▸ **ATTIVITÀ RICHIESTE**:
**A.** Secondo il brano sull'energia dei terremoti, quale quota dell'energia totale corrisponde allo scuotimento del terreno?
**B.** Indica se ciascuna affermazione concorda con il brano sull'energia dei terremoti. Per ognuna rispondi sì o no e cita le parole del brano che lo stabiliscono.
(i) Fino all'80% dell'energia di un terremoto si trasforma in calore.
(ii) Grazie a questa ricerca sarà possibile prevedere con esattezza quando avverrà un terremoto.
(iii) Più del 5% dell'energia viene usato per fratturare le rocce.

▸ **BRANO**:
Roccia fratturata durante gli esperimenti

Domande e Risposte

1) In cosa consiste esattamente la nuova scoperta del MIT sull’energia dei terremoti?

La scoperta fondamentale è che l’energia rilasciata da un terremoto non si manifesta principalmente come scuotimento del terreno, come comunemente si crede. I ricercatori hanno dimostrato che lo scuotimento rappresenta solo il 10% dell’energia totale. La stragrande maggioranza, fino all’80%, viene convertita istantaneamente in calore, generando picchi di temperatura altissimi (fino a 1.200∘C) che possono fondere la roccia sulla faglia. Meno dell’1% dell’energia, infine, viene impiegato per fratturare le rocce.

2) Perché questa scoperta è così importante per la scienza che studia i terremoti?

È importante perché sposta il focus della sismologia da una misurazione quasi esclusiva delle onde sismiche (lo scuotimento) a una comprensione completa della fisica del terremoto. Sapere che il calore è il fenomeno energetico dominante cambia radicalmente i modelli teorici su come le faglie si muovono e si comportano. Permette di studiare fenomeni prima solo ipotizzati, come la fusione istantanea della roccia, e di capire meglio i processi che avvengono a chilometri di profondità, aprendo la strada a una valutazione del rischio sismico molto più sofisticata.

3) In che modo questa ricerca potrebbe avere una ricaduta pratica sulla nostra sicurezza?

La ricaduta pratica non è la previsione esatta del “quando” avverrà un terremoto, ma una migliore valutazione del “come”. La scoperta che la “storia deformativa” di una roccia (la sua memoria degli stress passati) ne influenza il comportamento futuro è cruciale. Analizzando la geologia di una faglia, in futuro si potrebbe stimare se un potenziale terremoto in quell’area tenderà a rilasciare più energia come scuotimento distruttivo o come calore. Questo permetterebbe di definire mappe di pericolosità sismica più accurate e, di conseguenza, di adeguare i codici di costruzione e le strategie di protezione civile in modo più mirato ed efficace.

▸ **RECORD**:
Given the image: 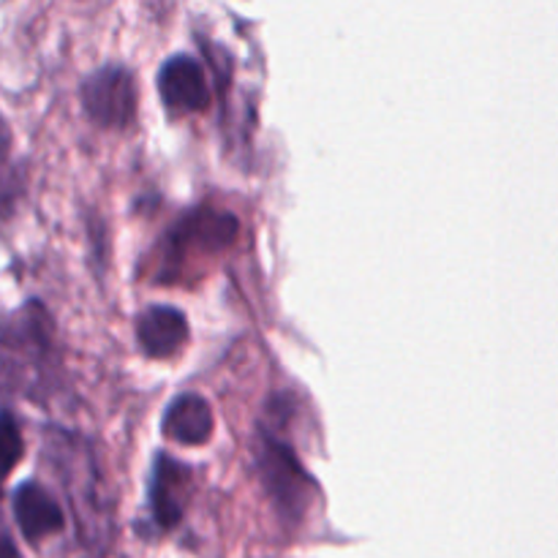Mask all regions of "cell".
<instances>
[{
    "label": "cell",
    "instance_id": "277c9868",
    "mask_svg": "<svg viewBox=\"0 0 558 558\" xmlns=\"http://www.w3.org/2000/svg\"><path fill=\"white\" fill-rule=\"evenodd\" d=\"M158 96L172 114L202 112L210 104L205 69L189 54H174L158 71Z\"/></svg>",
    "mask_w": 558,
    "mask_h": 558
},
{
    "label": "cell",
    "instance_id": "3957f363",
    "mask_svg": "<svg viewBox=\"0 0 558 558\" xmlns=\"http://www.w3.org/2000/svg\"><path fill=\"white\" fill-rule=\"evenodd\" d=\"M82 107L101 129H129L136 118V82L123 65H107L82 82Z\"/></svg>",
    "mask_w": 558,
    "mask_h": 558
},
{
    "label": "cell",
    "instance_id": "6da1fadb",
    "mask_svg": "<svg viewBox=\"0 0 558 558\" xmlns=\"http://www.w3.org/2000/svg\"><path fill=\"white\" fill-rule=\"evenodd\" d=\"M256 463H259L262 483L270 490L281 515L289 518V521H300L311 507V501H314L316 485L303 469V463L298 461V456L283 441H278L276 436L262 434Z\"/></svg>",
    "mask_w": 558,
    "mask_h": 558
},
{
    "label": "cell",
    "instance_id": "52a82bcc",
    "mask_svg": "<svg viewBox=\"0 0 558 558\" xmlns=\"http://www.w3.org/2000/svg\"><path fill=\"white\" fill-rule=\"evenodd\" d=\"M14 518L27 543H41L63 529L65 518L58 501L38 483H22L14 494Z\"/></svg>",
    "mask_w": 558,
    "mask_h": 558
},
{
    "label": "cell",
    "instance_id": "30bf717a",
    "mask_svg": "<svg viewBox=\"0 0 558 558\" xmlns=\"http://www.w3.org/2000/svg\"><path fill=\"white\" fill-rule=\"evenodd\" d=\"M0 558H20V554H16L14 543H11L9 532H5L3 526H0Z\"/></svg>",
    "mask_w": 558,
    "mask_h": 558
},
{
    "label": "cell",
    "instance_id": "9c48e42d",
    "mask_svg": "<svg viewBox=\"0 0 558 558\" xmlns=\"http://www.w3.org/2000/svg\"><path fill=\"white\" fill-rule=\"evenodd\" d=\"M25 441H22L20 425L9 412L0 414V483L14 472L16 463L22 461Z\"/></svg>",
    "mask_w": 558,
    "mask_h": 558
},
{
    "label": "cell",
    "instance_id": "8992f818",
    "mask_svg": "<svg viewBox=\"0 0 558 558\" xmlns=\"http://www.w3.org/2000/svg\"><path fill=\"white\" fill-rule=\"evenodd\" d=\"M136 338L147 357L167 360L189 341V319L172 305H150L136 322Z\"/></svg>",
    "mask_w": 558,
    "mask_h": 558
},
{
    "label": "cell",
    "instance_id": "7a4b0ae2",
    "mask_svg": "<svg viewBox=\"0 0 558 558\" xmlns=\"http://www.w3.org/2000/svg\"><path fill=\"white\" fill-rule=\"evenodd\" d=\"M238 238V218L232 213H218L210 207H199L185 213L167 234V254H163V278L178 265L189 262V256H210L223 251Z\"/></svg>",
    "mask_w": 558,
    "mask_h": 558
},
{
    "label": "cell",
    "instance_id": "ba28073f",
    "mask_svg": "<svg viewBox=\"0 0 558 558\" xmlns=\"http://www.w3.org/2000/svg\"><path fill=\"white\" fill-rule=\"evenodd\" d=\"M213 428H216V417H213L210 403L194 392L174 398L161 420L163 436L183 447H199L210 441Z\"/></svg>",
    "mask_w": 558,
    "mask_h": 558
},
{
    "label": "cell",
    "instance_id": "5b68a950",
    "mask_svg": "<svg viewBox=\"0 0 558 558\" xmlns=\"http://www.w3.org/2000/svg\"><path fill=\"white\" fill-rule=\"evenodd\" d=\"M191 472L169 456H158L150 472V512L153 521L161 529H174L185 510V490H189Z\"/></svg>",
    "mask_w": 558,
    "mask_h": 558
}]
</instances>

---

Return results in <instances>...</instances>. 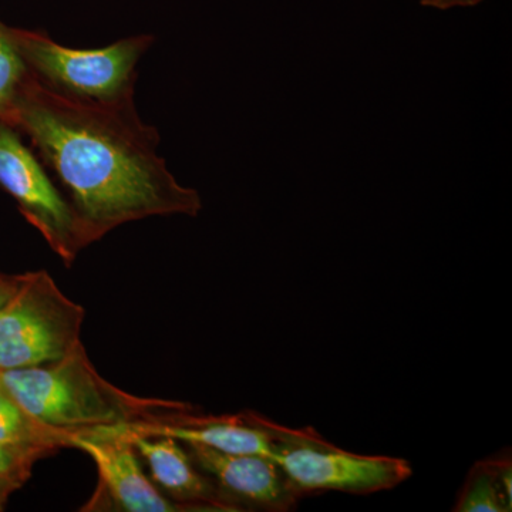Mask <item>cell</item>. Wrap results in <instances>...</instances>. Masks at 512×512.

▸ **SOLUZIONI**:
**A.** Lo scuotimento rappresenta solo il 10% dell'energia totale.

**B.**
(i) Sì: «La stragrande maggioranza, fino all’80%, viene convertita istantaneamente in calore».
(ii) No: «La ricaduta pratica non è la previsione esatta del “quando” avverrà un terremoto».
(iii) No: «Meno dell’1% dell’energia, infine, viene impiegato per fratturare le rocce».